Desde que Iván Redondo apuntó, en un artículo para La Vanguardia, que Yolanda Díaz podía llegar a ser presidenta del gobierno de España, comenzaron a sonar alarmas. El consultor, metido a articulista, puso el motor de los rumores en marcha. Insinuo, frívolamente, que otro futuro era posible para la izquierda española; eso sí, un futuro aventurero, imperfecto, brumoso e indefinido. Atentos al hipotético espectáculo coral que se avecina algunos medios de comunicación también han optado por participar como animadores del cotarro. Convertir en estrella mediática, aunque sea por un tiempo, a un político/a en activo siempre da juego informativo. A la vicepresidenta del gobierno Sánchez, en La Sexta, le ríen las gracias y ella se deja querer. No hay nada más bello en el mundo que aparecer como abogada de los débiles y defensora de los desposeídos. Por desgracia la ética de la responsabilidad solo se les exige a los que, en última instancia, les toca decidir. Los demás pueden jugar tranquilamente a ser Robin Hood.
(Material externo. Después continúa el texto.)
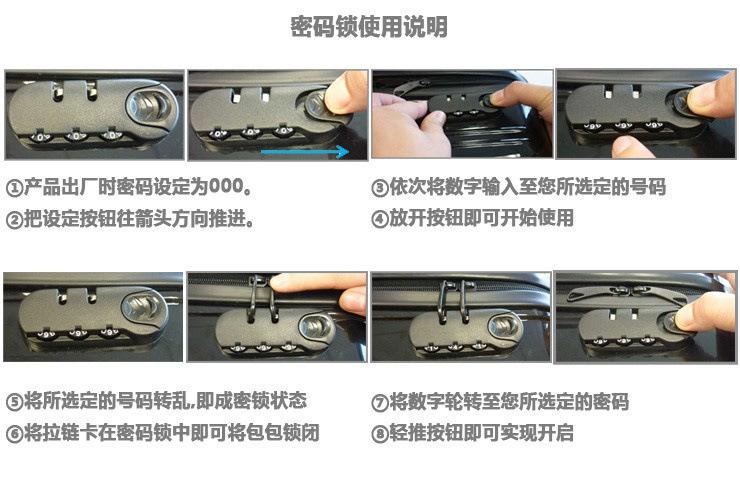 密码锁使用说明

①产品出厂时密码设定为000。
②把设定按钮往箭头方向推进。

③依次将数字输入至您所选定的号码
④放开按钮即可开始使用

⑤将所选定的号码转乱,即成密锁状态
⑥将拉链卡在密码锁中即可将包包锁闭

⑦将数字轮转至您所选定的密码
⑧轻推按钮即可实现开启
Dicen que Yolanda Díaz es comunista. Poco importan las etiquetas. Quizás posea el carnet del PC pero es evidente que no viste con el típico guardapolvo color azul de los maoistas, tampoco con la trenca castrista o las camisetas anuncio de los chicos de la CUP. Nada de eso. A la vicepresidenta le gustan los trajes chaqueta de corte elegante y los vestidos largos útiles para todo tipo de eventos. Su discurso amartelado eclipsa el de Irene Montero, descoloca a Ione Belarra y la pone de los nervios. Disfruta recitando una oda, la enésima, a la transversalidad, como si ello fuera el antídoto que sana todos los males. Yolanda Díaz se prodiga en los medios, radio y televisión. Recientemente ha manifestado su voluntad de salir de la "esquinita" de la izquierda para pasear libre por las alamedas lejos de las dos orillas.
Ha afirmando que los partidos son percibidos como "un obstáculo" por el ciudadano y que urge "construir un proyecto de país". Nada nuevo en botica. En Francia e Italia llevan tiempo creando plataformas electorales de derechas e izquierdas, a veces exageradamente personalistas, con resultados dispares. Oyendo las palabras de Yolanda Díaz, y a pesar de su falta de concreción, me viene a la memoria la "alianza de las fuerzas del trabajo y la cultura" que predicó Santiago Carrillo como linea estratégica de un PCE que soñaba con conquistar la hegemonía política y social (Gramsci da mucho juego). Quien tuvo retuvo, y lo de la vicepresidenta es probable que tan solo sea un aggiornamento de las viejas tesis del eurocomunismo para la España del siglo XXI. A fin de cuentas no nos propone conquistar el poder de forma monolítica, como los viejos bolcheviques, sino "participada".
En el seno del PSOE, respecto a los movimientos de Díaz, hay diversidad de opiniones. Unos desean que las cosas le vayan bien, que su propuesta sea capaz de capturar los votos de la izquierda nómada o trashumante para seguir gobernando en coalición. Otros en cambio, la memoria histórica pesa mucho, desconfían.
Los dilemas a los que se enfrenta Yolanda Díaz son, y serán, múltiples y diversos. A nadie se le escapa que su discurso no casa demasiado bien con el de algunos sectores de Unidas Podemos. La izquierda radical siempre han recelado de los personalismos. Su embrionario proyecto, en caso de prosperar, deberá dotarse de un programa político, un nombre y una estructura organizativa útil no solo para la agitación social, sino también para la presencia territorial y el combate electoral. De momento todo son fotos de amigas, ideas difusas y poca cosa más. Deberá protegerse de una presencia excesiva en el circuito mediático. Aparecer en pantalla hasta la saciedad no siempre se salda con un aumento de popularidad. Algunas veces la omnipresencia devalua el mensaje y la credibilidad del emisor. Los riesgos de errar se multiplican y los adversarios acechan. Pablo Iglesias le puede indicar, con conocimiento de causa, qué camino es el del cielo y cual de ellos conduce inexorablemente al purgatorio.